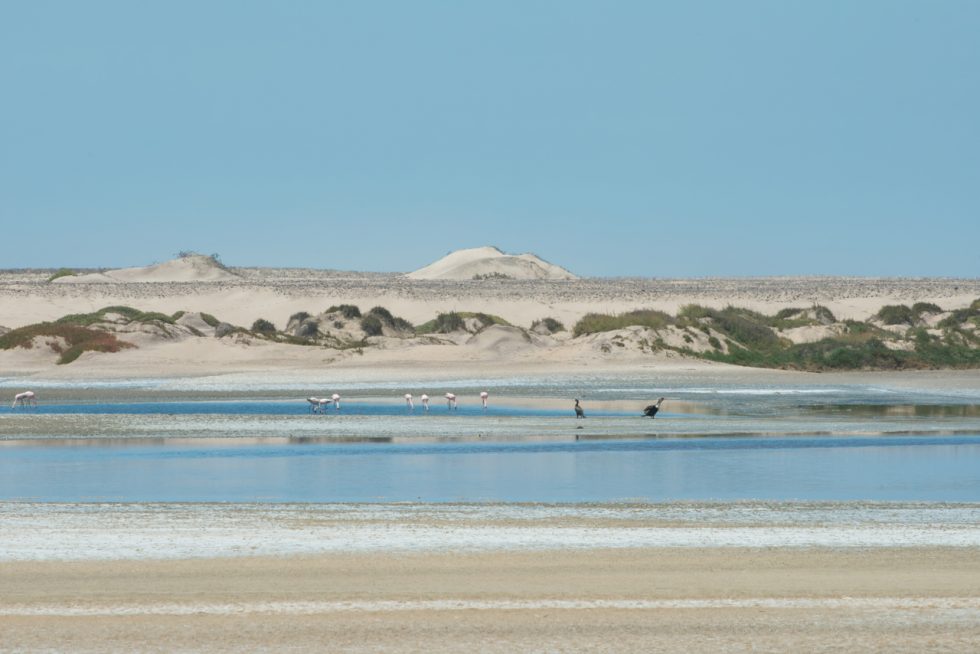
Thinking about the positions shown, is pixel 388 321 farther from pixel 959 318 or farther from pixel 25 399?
pixel 25 399

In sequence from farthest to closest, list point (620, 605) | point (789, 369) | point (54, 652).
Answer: point (789, 369) < point (620, 605) < point (54, 652)

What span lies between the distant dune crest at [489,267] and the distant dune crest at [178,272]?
22.5 metres

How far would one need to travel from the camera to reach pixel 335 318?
68.6 metres

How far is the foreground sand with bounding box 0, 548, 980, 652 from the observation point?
10609mm

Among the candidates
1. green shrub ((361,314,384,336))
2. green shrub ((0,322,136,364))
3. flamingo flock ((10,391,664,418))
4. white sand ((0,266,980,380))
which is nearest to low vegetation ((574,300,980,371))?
white sand ((0,266,980,380))

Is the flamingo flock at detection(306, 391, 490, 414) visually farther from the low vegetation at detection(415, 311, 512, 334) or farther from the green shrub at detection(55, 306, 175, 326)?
the low vegetation at detection(415, 311, 512, 334)

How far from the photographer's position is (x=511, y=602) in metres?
11.9

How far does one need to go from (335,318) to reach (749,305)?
123ft

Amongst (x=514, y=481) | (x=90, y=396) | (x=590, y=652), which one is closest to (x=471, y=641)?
(x=590, y=652)

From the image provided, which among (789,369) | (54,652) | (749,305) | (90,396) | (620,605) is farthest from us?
(749,305)

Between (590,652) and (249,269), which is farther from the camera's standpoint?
(249,269)

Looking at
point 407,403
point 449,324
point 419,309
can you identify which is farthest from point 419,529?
point 419,309

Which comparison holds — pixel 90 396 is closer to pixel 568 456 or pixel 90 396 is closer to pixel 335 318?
pixel 568 456

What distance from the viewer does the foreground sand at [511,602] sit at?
34.8 feet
• • •
Quote every line of the records above word for word, leaving out the pictures.

Thinking about the positions shown, is pixel 388 321 farther from pixel 959 318 or farther from pixel 25 399?
pixel 25 399

In sequence from farthest to closest, list point (620, 605) | point (789, 369) | point (54, 652).
Answer: point (789, 369) < point (620, 605) < point (54, 652)

What span lies between the distant dune crest at [489,267] and the distant dune crest at [178,272]?
22.5 metres

How far would one need to travel from the camera to reach pixel 335 318?
68.6 metres

How far is the foreground sand with bounding box 0, 548, 980, 652 from the observation point?
10609mm

Among the candidates
1. green shrub ((361,314,384,336))
2. green shrub ((0,322,136,364))
3. flamingo flock ((10,391,664,418))
4. white sand ((0,266,980,380))
which is nearest to low vegetation ((574,300,980,371))?
white sand ((0,266,980,380))

Is the flamingo flock at detection(306, 391, 490, 414) visually farther from the low vegetation at detection(415, 311, 512, 334) or farther from the green shrub at detection(55, 306, 175, 326)?
the low vegetation at detection(415, 311, 512, 334)

How far from the photographer's position is (x=511, y=602) in metres?
11.9

How far does one need to go from (335,318) to reach (749,305)?
123ft

Amongst (x=514, y=481) | (x=90, y=396) | (x=590, y=652), which one is closest to (x=471, y=641)?
(x=590, y=652)

From the image provided, which among (789,369) | (54,652) | (749,305) | (90,396) | (620,605) is farthest from us?
(749,305)

Between (590,652) and (249,269), which is farther from the camera's standpoint?
(249,269)

Looking at
point 407,403
point 449,324
point 419,309
can you identify which is farthest from point 419,529?
point 419,309

Which comparison holds — pixel 90 396 is closer to pixel 568 456 or pixel 90 396 is closer to pixel 335 318?
pixel 568 456

What distance from the viewer does the foreground sand at [511,602] sit at?
34.8 feet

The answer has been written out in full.